Diane Schmidt of Delano has been sitting in a hotel room in Mexico since Thursday, unable to leave.
"This could be a long week and a half if I really have to stay that long," Schmidt said.
On March 27, Schmidt flew to Playa Del Carmen for her daughter's senior trip. They were joined by two other moms and their daughters. Another mom chose to get tested before leaving and ended up being positive for COVID-19; she and her daughter stayed home.
Schmidt is a nurse practitioner at Children's Minnesota and has been fully vaccinated since the beginning of January. Even so, she opted to get the hotel's COVID insurance. The $30 insurance covers a person's stay at the hotel for an additional 14 days, including a room and food.
"Now I'm really glad I signed that paper," Schmidt said.
It started on Monday when Schmidt started experiencing a sore throat. Tuesday she developed a bit of a cough.
"But it wasn't bad and, again, I just thought I was sleeping with the air conditioner on," Schmidt recalled.
Wednesday she had some sinus pressure but still did not think it was COVID. On Thursday, she took a COVID-19 test in preparation for her flight on Saturday. Since the end of January, the Centers for Disease Control has required travelers flying to the U.S. from a foreign country to get tested no more than three days before their flight departs. Passengers must show proof of a negative test before boarding the flight.
Not even five minutes after taking the test, Schmidt received a call that she had tested positive. She's been quarantined ever since. Schmidt said it's likely she contracted the virus while on the flight, even though she took precautions like wearing a medical grade mask.
More than 1.8 million Minnesotans have received at least one vaccine dose. As of April 2, the Minnesota Department of Health has identified 222 vaccine "breakthrough" cases. While it is still possible to contract the virus after receiving a vaccine, the current vaccines are highly effective at preventing people against severe disease. According to the CDC, there is a growing body of evidence suggesting that fully vaccinated people are less likely to have asymptomatic infection and potentially less likely to transmit SARS-CoV-2 to others.
Schmidt was the only vaccinated one in her group, yet no one else tested positive.
"My case is definitely an outlier. I would still highly recommend the vaccine," Schmidt said.
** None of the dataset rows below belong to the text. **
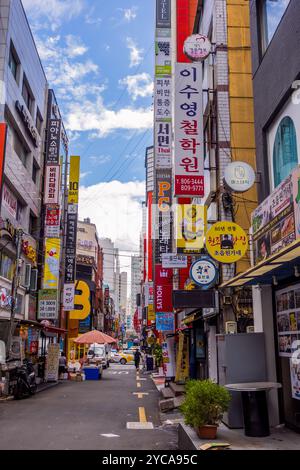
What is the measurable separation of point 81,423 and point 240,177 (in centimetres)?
749

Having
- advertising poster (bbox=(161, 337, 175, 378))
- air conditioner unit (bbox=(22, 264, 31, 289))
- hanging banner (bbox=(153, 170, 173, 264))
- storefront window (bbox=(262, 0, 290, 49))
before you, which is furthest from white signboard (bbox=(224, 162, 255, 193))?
hanging banner (bbox=(153, 170, 173, 264))

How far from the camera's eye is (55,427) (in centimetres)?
1154

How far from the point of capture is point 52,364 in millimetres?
27219

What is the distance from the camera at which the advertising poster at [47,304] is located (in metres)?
28.9

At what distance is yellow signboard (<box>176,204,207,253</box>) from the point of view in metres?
18.8

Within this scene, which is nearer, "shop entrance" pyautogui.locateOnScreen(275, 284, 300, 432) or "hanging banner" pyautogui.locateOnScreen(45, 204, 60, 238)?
"shop entrance" pyautogui.locateOnScreen(275, 284, 300, 432)

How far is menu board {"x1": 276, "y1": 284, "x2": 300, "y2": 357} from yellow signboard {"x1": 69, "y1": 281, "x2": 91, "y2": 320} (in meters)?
38.5

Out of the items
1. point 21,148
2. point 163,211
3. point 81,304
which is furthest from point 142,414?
point 81,304

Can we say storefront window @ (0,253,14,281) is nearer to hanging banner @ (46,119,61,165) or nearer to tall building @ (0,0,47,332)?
tall building @ (0,0,47,332)

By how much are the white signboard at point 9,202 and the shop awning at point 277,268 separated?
622 inches

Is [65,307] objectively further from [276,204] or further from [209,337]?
[276,204]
But Schmidt hopes sharing her story will help other people who are considering travel. The CDC recently updated its travel guidance for fully vaccinated people, saying they can travel in the U.S. and abroad.
"You have to be aware that quarantine is very realistic and it's very possible that you may end up here. It's a very small room. They literally have a guard standing outside my door 24/7. You cannot leave... Do you have the patience to be able to do that? And is that vacation worth it, should you end up in quarantine?" Schmidt said.
The CDC said fully vaccinated people can travel within the United States without needing COVID testing or post-travel self-quarantine as long as they continue to take COVID-19 precautions while traveling.
"I would get tested before travel. Plan that it's very possible you could test positive," Schmidt said.
Schmidt said a doctor is planning to stop by Tuesday to test her again. Every time she takes a COVID test it costs about $100.
"You could test positive and you could get it, and now I'm looking at being here potentially 19 days after my arrival," Schmidt said.